RECORDS SUPPLIED:
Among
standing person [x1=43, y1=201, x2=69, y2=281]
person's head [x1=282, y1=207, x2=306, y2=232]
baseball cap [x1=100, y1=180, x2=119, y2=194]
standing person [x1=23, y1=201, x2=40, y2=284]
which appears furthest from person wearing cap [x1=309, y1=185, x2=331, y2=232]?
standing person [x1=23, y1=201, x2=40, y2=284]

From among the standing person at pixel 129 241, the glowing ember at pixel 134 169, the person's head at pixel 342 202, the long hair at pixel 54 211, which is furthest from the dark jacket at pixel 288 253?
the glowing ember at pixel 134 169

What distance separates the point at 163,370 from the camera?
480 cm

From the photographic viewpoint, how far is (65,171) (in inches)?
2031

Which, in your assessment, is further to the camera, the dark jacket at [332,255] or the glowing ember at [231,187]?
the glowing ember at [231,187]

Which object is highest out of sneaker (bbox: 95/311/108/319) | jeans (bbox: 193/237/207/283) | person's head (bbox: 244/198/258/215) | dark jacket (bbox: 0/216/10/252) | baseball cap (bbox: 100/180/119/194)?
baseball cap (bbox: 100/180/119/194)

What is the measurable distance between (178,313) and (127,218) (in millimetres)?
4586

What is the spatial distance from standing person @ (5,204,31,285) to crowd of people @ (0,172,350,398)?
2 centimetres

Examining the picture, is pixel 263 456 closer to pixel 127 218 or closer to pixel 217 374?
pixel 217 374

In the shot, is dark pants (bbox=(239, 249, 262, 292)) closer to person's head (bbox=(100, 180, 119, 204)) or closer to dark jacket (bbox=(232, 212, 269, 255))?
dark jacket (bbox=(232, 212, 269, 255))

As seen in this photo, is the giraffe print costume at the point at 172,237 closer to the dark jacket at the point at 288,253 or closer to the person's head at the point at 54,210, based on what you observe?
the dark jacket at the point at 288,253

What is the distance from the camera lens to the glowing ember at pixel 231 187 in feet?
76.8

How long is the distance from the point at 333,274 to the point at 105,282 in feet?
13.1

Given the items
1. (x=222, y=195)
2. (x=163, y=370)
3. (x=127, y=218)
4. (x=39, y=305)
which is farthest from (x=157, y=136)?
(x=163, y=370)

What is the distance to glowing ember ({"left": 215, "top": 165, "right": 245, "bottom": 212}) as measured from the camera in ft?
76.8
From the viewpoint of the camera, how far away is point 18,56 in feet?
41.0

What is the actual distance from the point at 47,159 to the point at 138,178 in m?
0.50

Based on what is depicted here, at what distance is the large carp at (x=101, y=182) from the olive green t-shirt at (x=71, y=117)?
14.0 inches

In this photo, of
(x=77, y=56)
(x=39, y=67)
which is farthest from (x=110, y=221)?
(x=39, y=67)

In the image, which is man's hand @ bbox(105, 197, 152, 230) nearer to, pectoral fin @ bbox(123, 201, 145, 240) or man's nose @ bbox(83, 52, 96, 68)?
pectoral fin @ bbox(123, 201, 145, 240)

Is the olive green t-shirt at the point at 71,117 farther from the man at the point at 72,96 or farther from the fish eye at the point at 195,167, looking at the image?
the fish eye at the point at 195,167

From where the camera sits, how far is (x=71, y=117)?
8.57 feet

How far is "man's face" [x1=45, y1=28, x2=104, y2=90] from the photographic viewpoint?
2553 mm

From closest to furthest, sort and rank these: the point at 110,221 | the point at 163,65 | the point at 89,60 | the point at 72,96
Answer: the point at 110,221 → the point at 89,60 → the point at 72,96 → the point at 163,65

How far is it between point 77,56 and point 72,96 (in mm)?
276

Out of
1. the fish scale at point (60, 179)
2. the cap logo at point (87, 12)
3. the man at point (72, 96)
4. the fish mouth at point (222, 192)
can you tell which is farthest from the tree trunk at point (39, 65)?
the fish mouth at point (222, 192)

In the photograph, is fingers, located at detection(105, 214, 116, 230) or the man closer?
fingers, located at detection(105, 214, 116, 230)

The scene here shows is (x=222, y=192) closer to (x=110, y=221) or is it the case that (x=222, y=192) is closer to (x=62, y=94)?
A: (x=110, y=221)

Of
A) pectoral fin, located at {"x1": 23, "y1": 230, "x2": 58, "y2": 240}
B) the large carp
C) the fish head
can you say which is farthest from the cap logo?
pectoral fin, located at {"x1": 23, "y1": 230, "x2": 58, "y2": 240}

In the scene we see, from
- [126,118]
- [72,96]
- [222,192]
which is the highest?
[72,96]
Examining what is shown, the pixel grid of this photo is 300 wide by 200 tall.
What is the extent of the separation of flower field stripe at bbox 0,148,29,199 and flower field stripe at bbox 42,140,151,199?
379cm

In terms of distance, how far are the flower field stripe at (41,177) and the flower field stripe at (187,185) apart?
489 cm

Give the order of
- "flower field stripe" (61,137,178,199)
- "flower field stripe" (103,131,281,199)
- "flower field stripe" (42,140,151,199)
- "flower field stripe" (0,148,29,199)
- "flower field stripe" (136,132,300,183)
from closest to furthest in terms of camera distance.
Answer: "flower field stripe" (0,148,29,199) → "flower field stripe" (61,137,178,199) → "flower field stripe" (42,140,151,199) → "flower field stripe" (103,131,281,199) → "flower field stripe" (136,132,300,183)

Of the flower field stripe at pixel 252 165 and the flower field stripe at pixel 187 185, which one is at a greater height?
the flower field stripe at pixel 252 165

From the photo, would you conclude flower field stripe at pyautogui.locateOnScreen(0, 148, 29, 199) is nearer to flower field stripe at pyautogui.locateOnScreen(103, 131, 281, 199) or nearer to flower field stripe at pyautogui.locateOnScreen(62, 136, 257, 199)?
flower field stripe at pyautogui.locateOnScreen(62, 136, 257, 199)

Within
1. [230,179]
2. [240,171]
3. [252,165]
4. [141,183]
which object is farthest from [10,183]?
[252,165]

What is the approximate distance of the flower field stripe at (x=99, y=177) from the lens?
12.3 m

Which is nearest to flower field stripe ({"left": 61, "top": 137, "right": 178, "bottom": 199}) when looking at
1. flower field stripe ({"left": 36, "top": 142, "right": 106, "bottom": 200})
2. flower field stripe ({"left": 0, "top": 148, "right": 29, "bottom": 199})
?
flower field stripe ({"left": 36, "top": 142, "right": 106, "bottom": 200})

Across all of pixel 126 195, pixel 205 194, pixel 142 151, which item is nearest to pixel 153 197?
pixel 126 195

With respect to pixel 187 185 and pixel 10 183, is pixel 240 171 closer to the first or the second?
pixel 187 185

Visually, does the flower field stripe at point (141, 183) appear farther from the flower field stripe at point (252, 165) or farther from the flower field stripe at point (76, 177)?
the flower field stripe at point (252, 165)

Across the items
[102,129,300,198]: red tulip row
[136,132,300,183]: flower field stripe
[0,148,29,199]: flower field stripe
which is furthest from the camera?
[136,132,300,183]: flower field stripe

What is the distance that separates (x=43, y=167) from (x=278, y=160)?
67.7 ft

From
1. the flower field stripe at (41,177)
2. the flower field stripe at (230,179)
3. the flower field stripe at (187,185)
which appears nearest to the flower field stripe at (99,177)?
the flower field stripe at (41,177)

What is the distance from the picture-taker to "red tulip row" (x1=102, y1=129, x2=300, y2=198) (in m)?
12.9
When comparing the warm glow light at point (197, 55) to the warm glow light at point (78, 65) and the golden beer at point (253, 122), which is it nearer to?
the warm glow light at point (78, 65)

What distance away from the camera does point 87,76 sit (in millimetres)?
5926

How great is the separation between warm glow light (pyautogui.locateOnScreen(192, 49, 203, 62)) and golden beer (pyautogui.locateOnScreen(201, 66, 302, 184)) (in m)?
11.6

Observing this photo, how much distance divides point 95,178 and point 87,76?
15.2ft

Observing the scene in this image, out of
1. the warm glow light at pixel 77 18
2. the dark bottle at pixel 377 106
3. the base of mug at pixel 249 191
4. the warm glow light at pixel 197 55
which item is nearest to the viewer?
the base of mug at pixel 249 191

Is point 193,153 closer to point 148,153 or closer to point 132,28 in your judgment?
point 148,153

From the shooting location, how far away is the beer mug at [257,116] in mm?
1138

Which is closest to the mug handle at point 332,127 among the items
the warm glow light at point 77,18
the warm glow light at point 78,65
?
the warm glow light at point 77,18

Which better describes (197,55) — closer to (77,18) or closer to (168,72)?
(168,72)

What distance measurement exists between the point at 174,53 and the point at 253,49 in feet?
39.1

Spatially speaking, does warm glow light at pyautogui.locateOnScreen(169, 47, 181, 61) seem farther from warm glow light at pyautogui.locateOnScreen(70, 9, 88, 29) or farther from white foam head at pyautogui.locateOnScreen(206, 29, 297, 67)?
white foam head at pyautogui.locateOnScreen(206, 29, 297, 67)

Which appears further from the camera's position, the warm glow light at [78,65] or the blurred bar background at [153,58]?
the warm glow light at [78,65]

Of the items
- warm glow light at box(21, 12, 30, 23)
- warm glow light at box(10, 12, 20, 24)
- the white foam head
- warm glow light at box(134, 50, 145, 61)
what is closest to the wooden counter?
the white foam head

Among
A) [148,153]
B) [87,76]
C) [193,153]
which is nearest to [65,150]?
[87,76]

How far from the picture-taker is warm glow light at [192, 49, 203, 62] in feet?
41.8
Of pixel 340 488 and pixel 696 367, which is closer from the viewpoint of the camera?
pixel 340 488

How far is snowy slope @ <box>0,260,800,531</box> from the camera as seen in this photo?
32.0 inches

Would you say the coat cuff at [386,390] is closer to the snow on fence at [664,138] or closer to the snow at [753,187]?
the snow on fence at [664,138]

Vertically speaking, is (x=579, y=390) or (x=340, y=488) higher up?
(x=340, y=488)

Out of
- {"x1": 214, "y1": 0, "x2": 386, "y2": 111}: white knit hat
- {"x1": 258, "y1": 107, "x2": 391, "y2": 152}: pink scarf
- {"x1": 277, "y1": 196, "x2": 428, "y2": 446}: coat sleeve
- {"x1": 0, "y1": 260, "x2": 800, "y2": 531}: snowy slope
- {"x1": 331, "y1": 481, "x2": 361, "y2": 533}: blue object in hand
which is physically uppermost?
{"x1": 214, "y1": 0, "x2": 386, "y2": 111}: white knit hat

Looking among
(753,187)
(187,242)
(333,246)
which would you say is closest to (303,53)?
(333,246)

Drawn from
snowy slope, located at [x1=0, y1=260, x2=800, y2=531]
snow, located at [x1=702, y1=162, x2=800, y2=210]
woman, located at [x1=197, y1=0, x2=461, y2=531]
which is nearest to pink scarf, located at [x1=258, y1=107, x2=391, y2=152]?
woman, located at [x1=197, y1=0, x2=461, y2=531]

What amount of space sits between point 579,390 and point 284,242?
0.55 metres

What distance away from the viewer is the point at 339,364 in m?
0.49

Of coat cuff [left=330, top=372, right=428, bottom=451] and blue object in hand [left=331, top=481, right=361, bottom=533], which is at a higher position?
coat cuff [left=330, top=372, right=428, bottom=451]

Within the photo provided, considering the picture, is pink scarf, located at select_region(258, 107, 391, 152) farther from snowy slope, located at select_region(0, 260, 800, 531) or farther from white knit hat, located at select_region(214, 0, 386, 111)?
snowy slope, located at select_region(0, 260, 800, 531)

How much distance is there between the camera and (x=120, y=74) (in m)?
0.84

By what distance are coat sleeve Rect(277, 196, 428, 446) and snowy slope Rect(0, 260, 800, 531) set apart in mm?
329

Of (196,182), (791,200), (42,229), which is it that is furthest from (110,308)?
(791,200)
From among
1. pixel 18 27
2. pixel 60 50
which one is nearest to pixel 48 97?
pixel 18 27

DIRECTIONS: Return precisely the lines of the records, starting with the line that holds "Looking among" and ending with the last one.

RESPONSE:
Looking among
(753,187)
(187,242)
(333,246)
which would you say is closest to (303,53)?
(333,246)

Drawn from
snowy slope, located at [x1=0, y1=260, x2=800, y2=531]
snow, located at [x1=702, y1=162, x2=800, y2=210]
woman, located at [x1=197, y1=0, x2=461, y2=531]
which is nearest to pink scarf, located at [x1=258, y1=107, x2=391, y2=152]?
woman, located at [x1=197, y1=0, x2=461, y2=531]

What amount of space sits between point 579,390 and point 284,242?
0.55 metres

What distance away from the viewer is the point at 339,364 in m?
0.49

Of coat cuff [left=330, top=372, right=428, bottom=451] and blue object in hand [left=331, top=481, right=361, bottom=533], which is at a higher position?
coat cuff [left=330, top=372, right=428, bottom=451]

Within the photo provided, considering the picture, is pink scarf, located at select_region(258, 107, 391, 152) farther from snowy slope, located at select_region(0, 260, 800, 531) or farther from white knit hat, located at select_region(214, 0, 386, 111)?
snowy slope, located at select_region(0, 260, 800, 531)

How much distance is there between the camera and (x=120, y=74) (in m)?
0.84

By what distance are coat sleeve Rect(277, 196, 428, 446) and snowy slope Rect(0, 260, 800, 531) set apart in mm?
329

Of (196,182), (791,200), (42,229), which is it that is furthest from (110,308)?
(791,200)
From among
1. pixel 18 27
2. pixel 60 50
which one is nearest to pixel 48 97?
pixel 18 27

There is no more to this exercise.